He paused, and I realised how taut he was holding himself, how tense he was.
“Some of you may have heard rumours. The Soviets have given information, as have some of the French. The Dutch have been rather specific, and now we have our own confirmation. Hitler has been disposing of those he does not approve of”
I nodded at him. "Aye, sir. We’ve seen some of the farms that Jerry went through. Buried a family ourselves”
“Oh Barker, you are still so innocent, even after all you have been through. There is hope for this world, after all”
I was a little embarrassed by that, to tell the truth, but he was still speaking.
“We are not talking about farms or villages, gentlemen, we are talking about factories, factories for death. Jews, bumboys, gypsies, anyone who doesn’t fit into Adolf’s twisted little world. They gas them by the hundred and then burn the bodies. By the hundreds every day, Barker, day after day after bloody day. The arithmetic is simple. We are talking about hundreds of thousands of people, if not millions, and we are talking about men, women and children, babes in arms, everyone. They gathered them together from all over Adolf’s empire and took them by train to their deaths, and in the meantime they didn’t bother with things such as feeding them”
He stared into his tea for at least a minute before speaking again.
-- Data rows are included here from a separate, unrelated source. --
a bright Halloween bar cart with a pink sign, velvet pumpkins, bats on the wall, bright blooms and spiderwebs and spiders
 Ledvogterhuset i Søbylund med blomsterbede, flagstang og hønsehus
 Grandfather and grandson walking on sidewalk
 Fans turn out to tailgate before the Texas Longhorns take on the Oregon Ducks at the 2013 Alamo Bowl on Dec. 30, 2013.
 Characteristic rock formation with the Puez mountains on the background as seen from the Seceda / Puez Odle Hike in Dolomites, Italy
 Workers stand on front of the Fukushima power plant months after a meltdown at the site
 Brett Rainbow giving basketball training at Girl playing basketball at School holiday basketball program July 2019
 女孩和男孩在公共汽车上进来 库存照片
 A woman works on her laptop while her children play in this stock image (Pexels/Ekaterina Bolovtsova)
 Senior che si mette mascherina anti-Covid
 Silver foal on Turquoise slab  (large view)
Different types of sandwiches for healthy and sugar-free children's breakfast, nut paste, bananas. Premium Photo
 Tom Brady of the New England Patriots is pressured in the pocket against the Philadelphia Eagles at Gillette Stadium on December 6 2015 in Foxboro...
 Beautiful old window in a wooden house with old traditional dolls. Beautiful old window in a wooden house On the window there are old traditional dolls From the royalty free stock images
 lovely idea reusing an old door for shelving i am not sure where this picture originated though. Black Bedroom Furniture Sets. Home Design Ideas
“There has been some hard fighting for us, and we do not have the numbers we really need to take full control of what has been found. Yes, Hamilton, I can see it in your eyes: that smell. There is a place a little way ahead of us that I have seen and will, I truly believe, never be able to forget. Apparently it was a staging post for sending people to their deaths, and Jerry has not been too considerate of his guests. We are lacking in the necessary, as I said, and so a truce has been negotiated. Jerry is still there, and you will not antagonise him until we have sorted out this ungodly mess. That is why I am asking, rather than instructing. Marshal, we need drivers for tracked vehicles, for a start. The rest of you will be needed for general labour and anything else that may arise”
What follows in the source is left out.